La Fed taglia le stime sulla crescita

da Milano

Henry Paulson è ancora ottimista, Ben Bernanke un po’ meno. Se il segretario al Tesoro Usa prevede che l’economia Usa crescerà quest’anno di circa il 2,7%, il numero uno della Fed si appresta a ritoccare al ribasso le stime sul Pil 2008, che saranno rese note la prossima settimana.
Nel novembre scorso, la banca centrale aveva collocato l’espansione tra l’1,8 e il 2,5%, ma ieri Bernanke, nel corso di un’audizione alla Commissione bancaria del Senato, ha detto a chiare lettere che «l’outlook per l’economia è peggiorato negli ultimi mesi, e i rischi al ribasso sulla crescita sono aumentati» e riflettono la delicata situazione del mercato finanziario, immobiliare e del lavoro. A ciò va aggiunto lo stato di sofferenza in cui versa il settore del credito. «È probabile che ci saranno ulteriori svalutazioni che colpiranno le banche, ma - ha assicurato Bernanke - non ci sono rischi imminenti di insolvenze bancarie».
Il pessimo risultato del quarto trimestre 2007 (un deludente più 0,6%) ha amplificato i timori di una crisi, ma il successore di Greenspan ha ribadito di non credere a uno scenario recessivo, di considerare probabile un raffreddamento dell’inflazione e di essere pronto a intervenire ancora pur di assicurare sostegno all’economia. Ridotti al 3% dopo la riduzione decisa a gennaio, i tassi sono dunque destinati a subire un ulteriore taglio. Bernanke vorrebbe incontro ai desiderata dei mercati, esponendosi però alle critiche di chi comincia a giudicare la sua politica monetaria troppo espansiva.

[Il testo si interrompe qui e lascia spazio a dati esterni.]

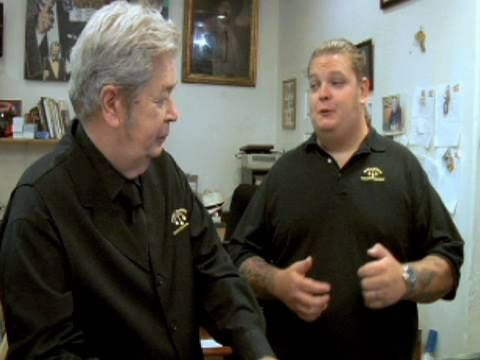 PAWN STARS: Corey Explains Facebook to his grandfather. I <3 this show...this made me lol :)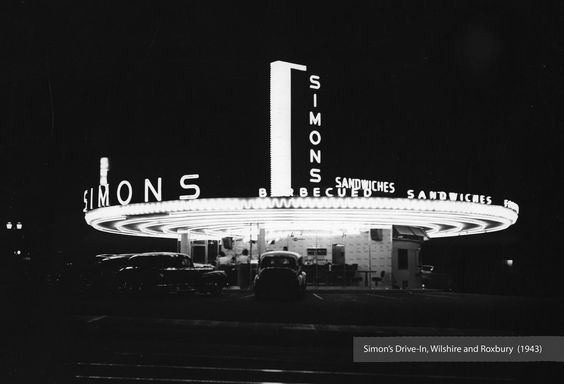Simon's Drive-In at Wilshire Blvd and Roxbury Dr., Beverly Hills, 1943
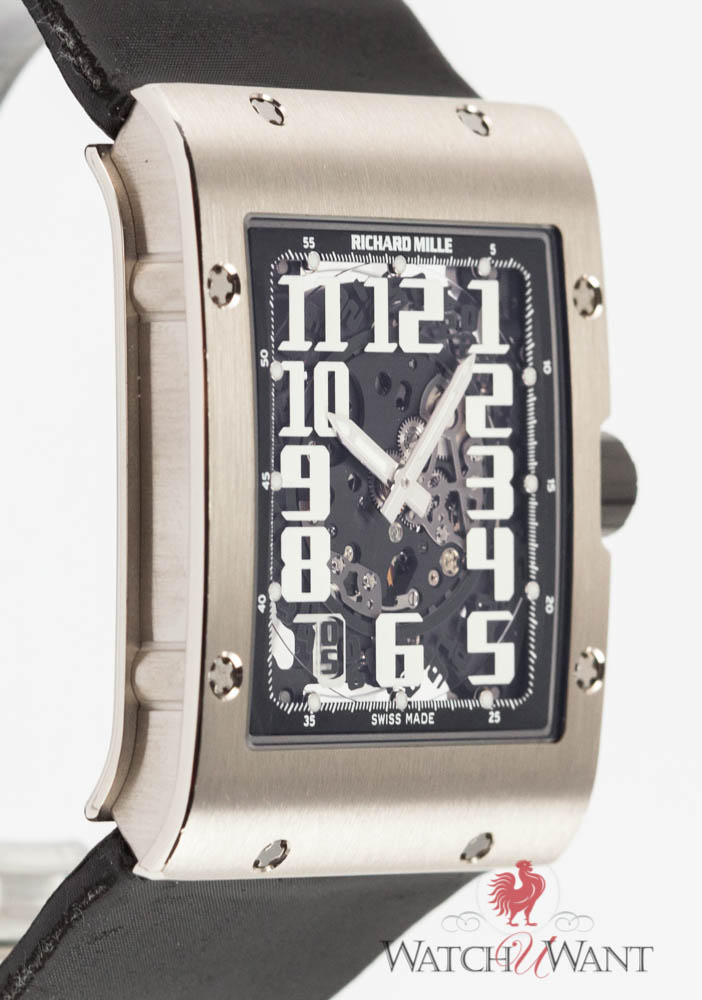 Richard Mille RM 016 Automatic Extra Flat: Like a Second Skin. In Titanium.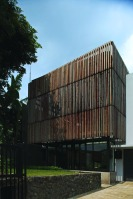 Wood_Box_House_02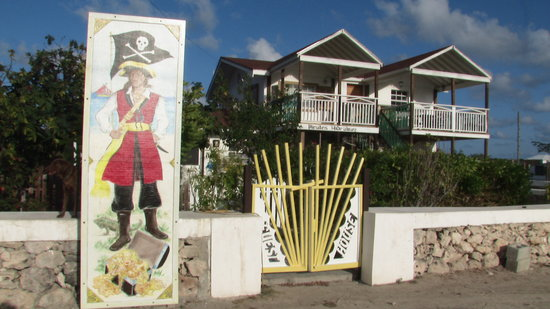 Pirates Hideaway By the Sea Guest House on Salt Cay : Charming Pirates Hideaway guest House close to the Ocean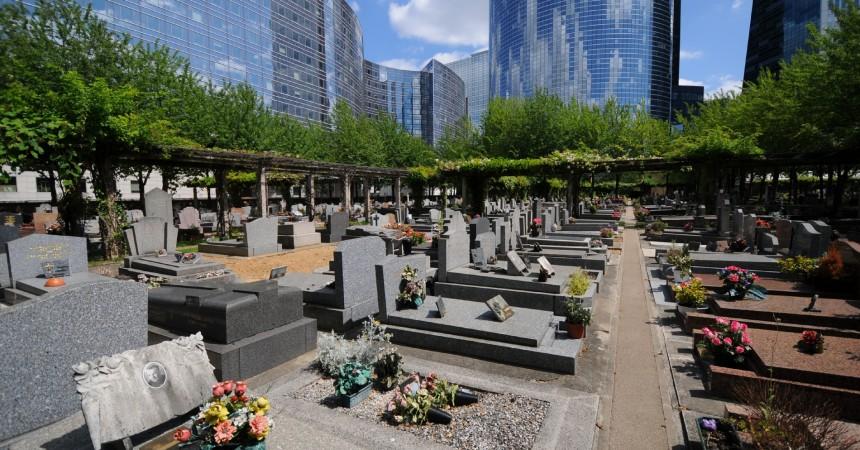 PARIS : pénurie de places dans les cimetières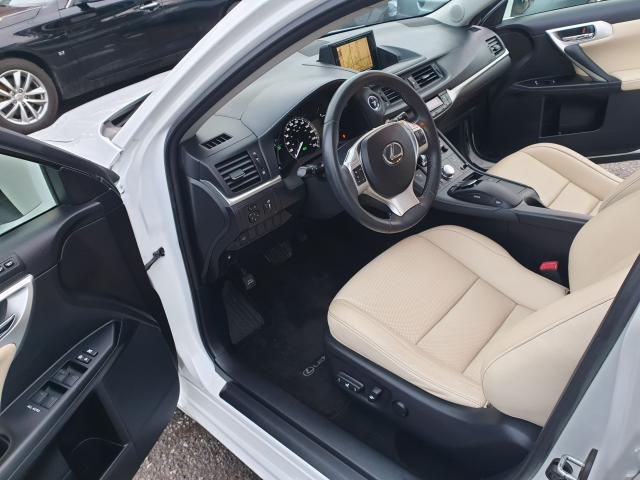 2012 Lexus CT 200h Premium FWD Photo11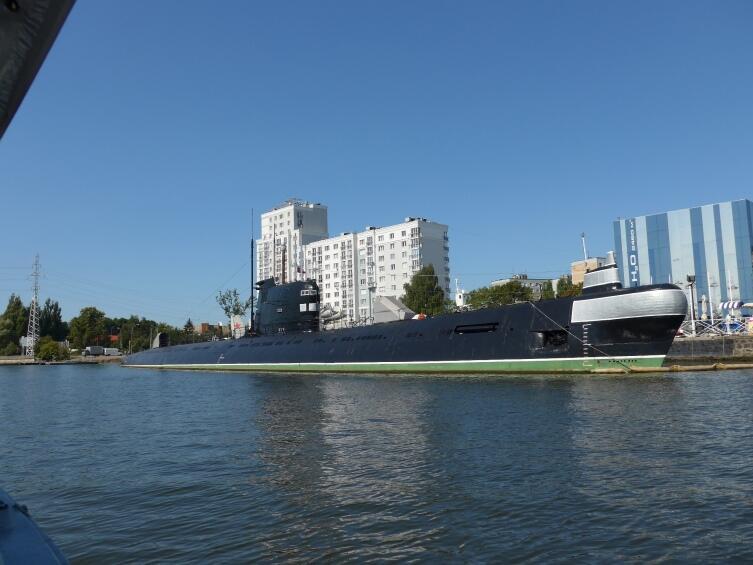 Подводная лодка, снимок сделан с катера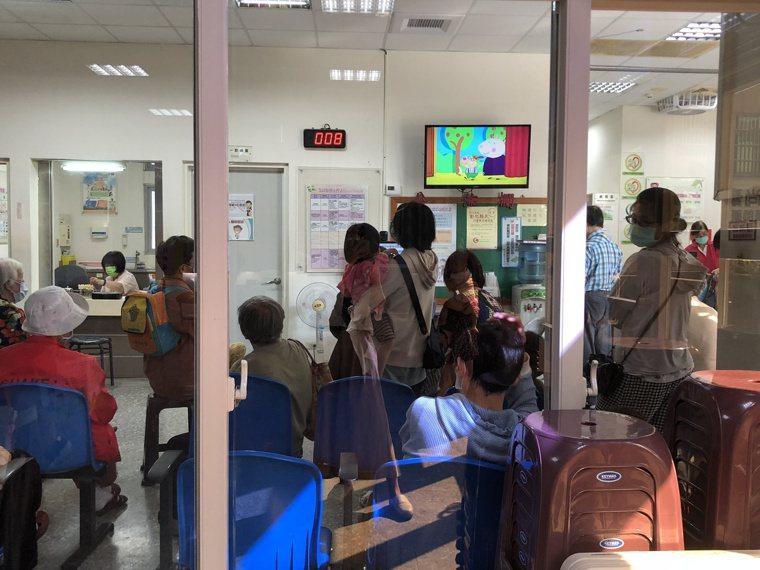 彰化縣各衛生所恢復每周二的「6歲以下幼兒接種公費流感疫苗」服務。記者林敬家/攝影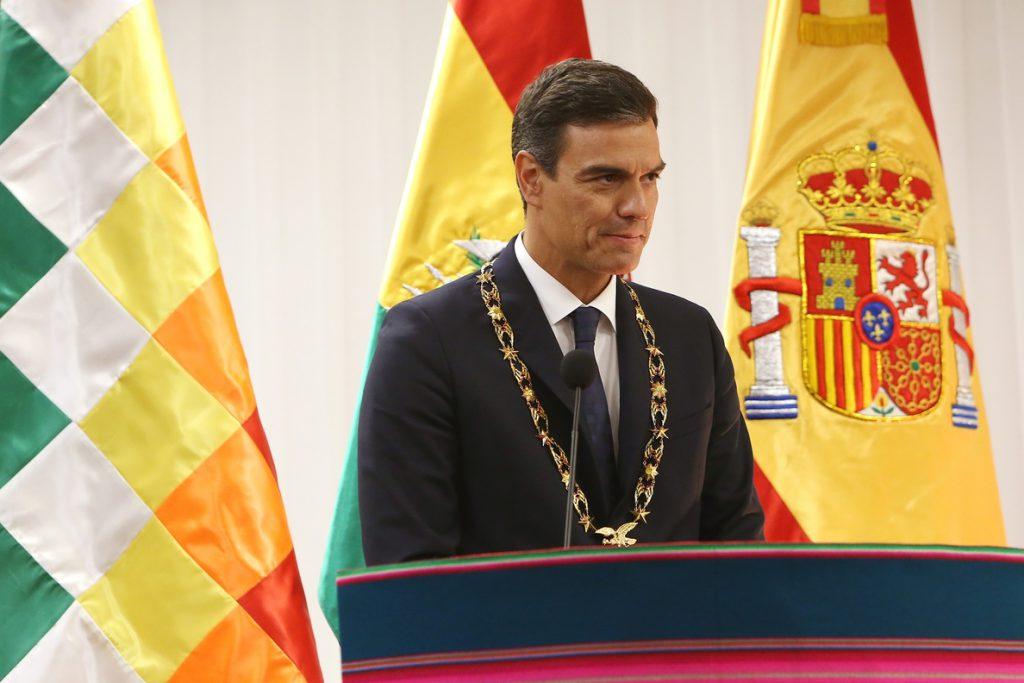 Pedro Sánchez no contempla la demolición de la cruz del Valle de los Caídos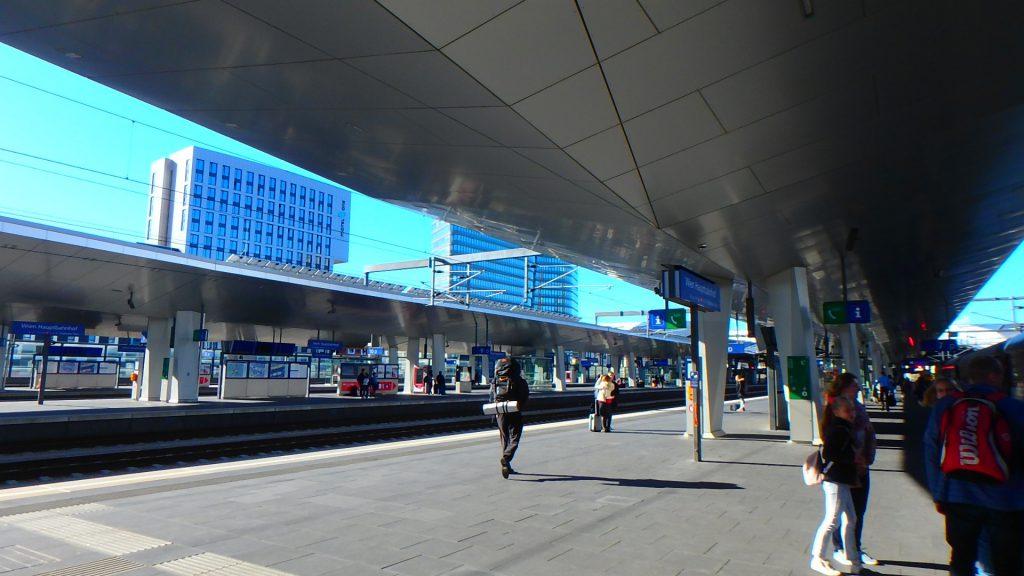 ウィーン Karlsplatz(カールスプラッツ)駅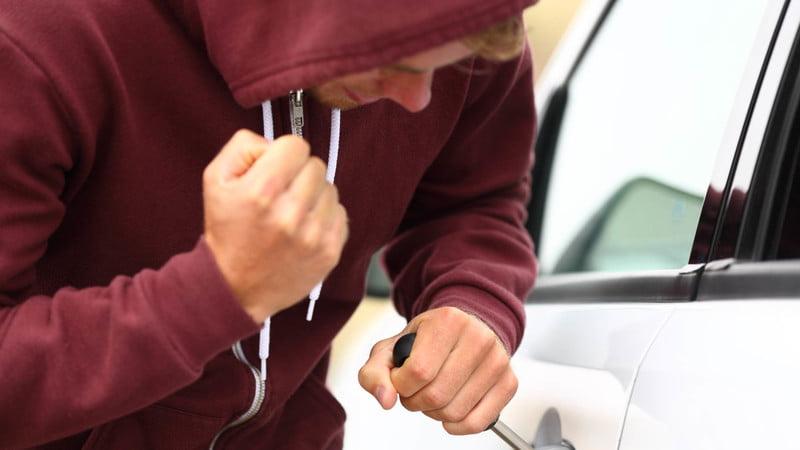 Como abrir un carro sin llave. Con un destornillador.
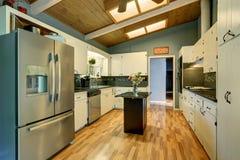 有蓝色墙壁的现代化的厨房 免版税图库摄影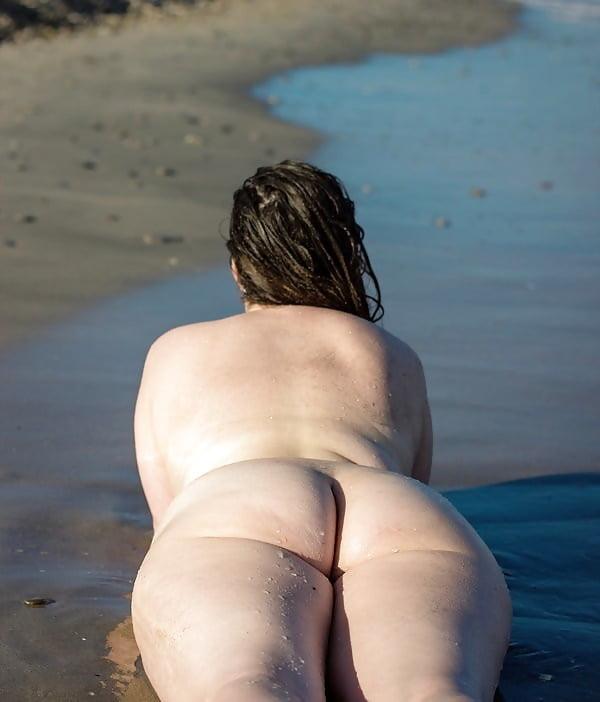 Fun beach day - 20 Pics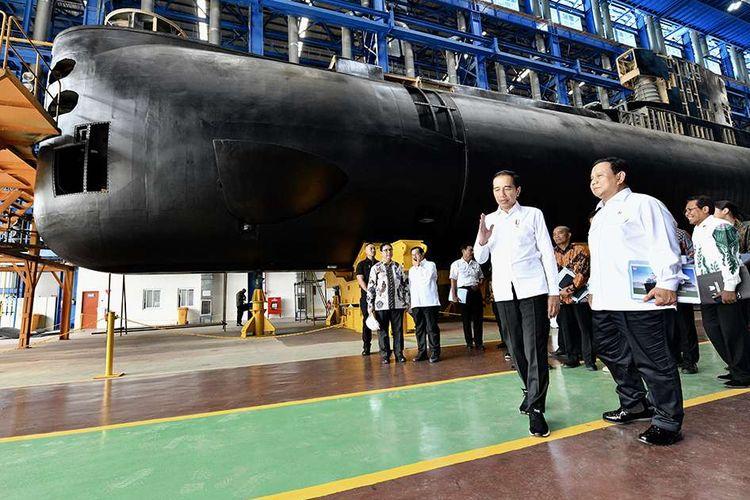 Presiden Joko Widodo (kiri) didampingi Menteri Pertahanan Prabowo Subianto meninjau Kapal Selam Alugoro-405 di PT PAL Indonesia (Persero) di Surabaya, Jawa Timur, Senin (27/1/2020). Keberhasilan pembangunan kapal selam KRI Alugoro-405 menjadikan Indonesia satu-satunya negara di kawasan Asia Tenggara yang mampu membangun kapal selam.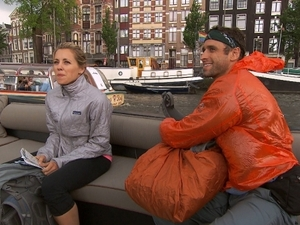 The Amazing Race ('fishy kiss') - Abbie and Ryan
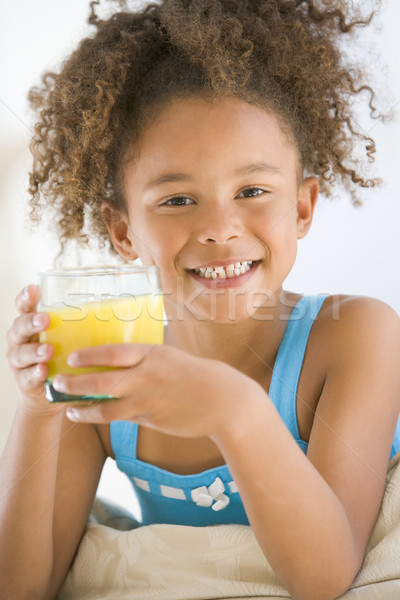 Foto d'archivio: Giovane · ragazza · bere · succo · d'arancia · soggiorno · sorridere · ragazza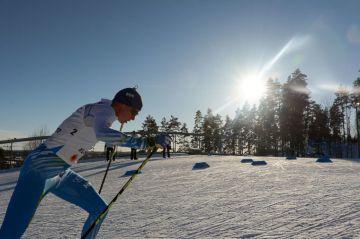 Lopettamisia, loukkaantumisia, perheenlisäystä – hiihdon maailmancup käynnistyi ilman monia tuttuja nimiä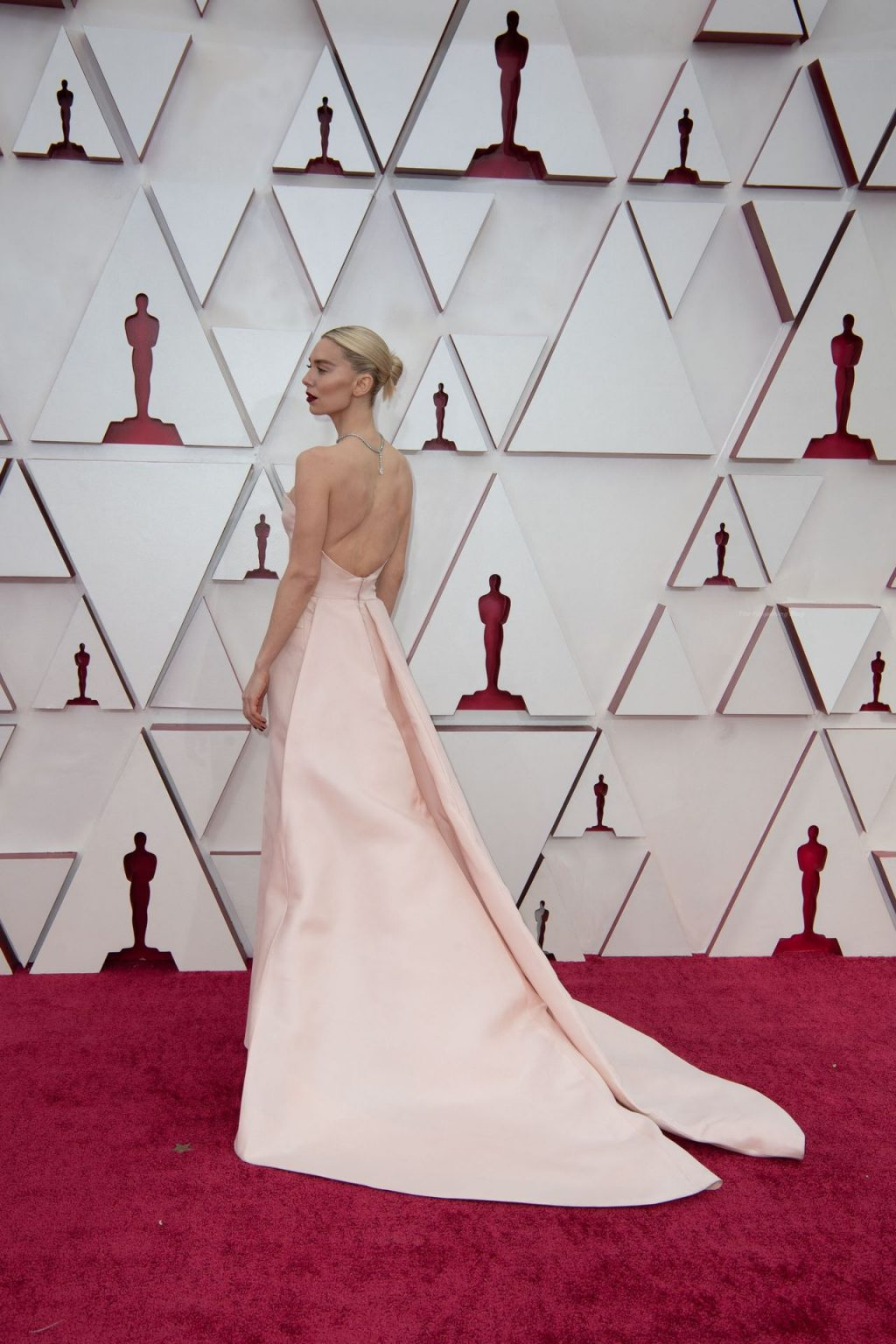 Vanessa Kirby Poses Braless on the Red Carper of the 93rd Annual Academy Awards (33 Photos)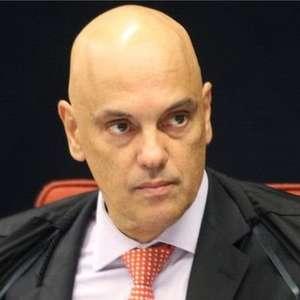 Moraes pede bloqueio mundial de contas no Twitter e Facebook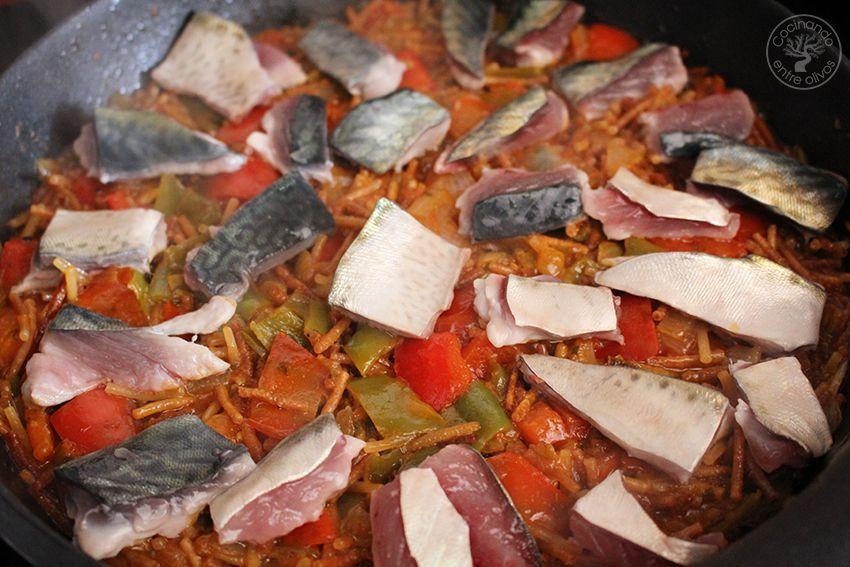 Fideos con caballa receta www.cocinandoentreolivos.com (16)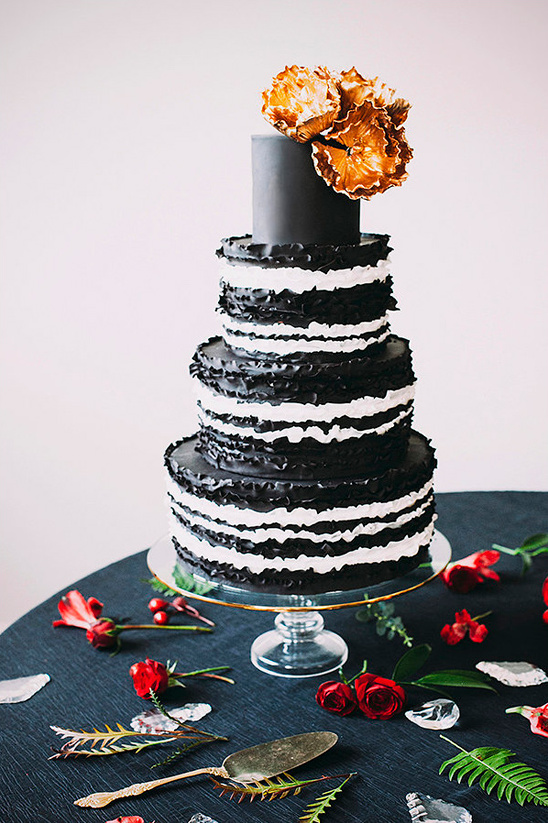 black and white cake from Laugh Love Cakes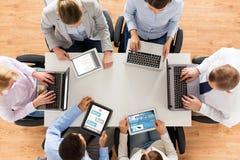 Biznes drużyna z laptopu i pastylki komputeru osobistego komputerami Zdjęcia Stock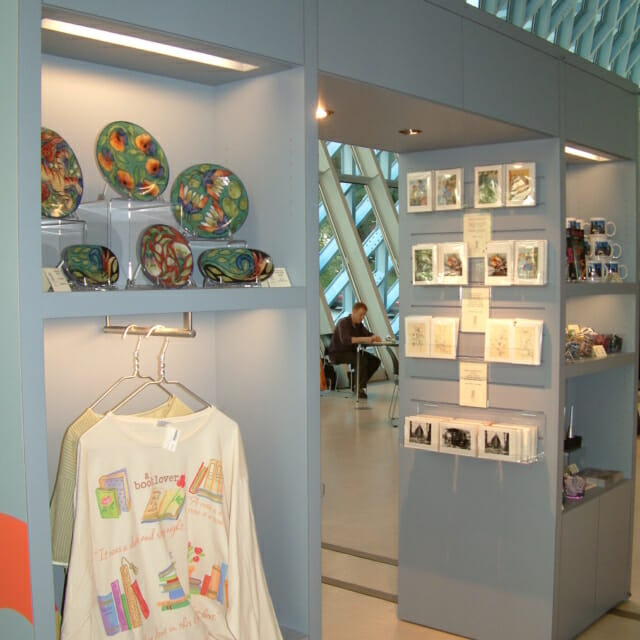 Movable Wall Gift Shop Retail Display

Bernanke non sembra tuttavia avere alternative. Deve solo sperare, come ha detto ieri, che gli stimoli di natura monetaria e fiscale, ovvero il pacchetto di aiuti da 168 miliardi di dollari, facciano sentire i propri effetti nei prossimi mesi. In caso contrario, potrebbe essere costretto a far le valigie. Il Wall Street Journal ha già fatto i nomi degli eventuali sostituti: in caso di vittoria dei democratici, in pole position ci sarebbe Janet Allen, presidente della Fed di San Francisco; l’affermazione dei repubblicani potrebbe portare alla nomina di Martin Feldstein, già consigliere economico durante il primo mandato della presidenza di George W. Bush.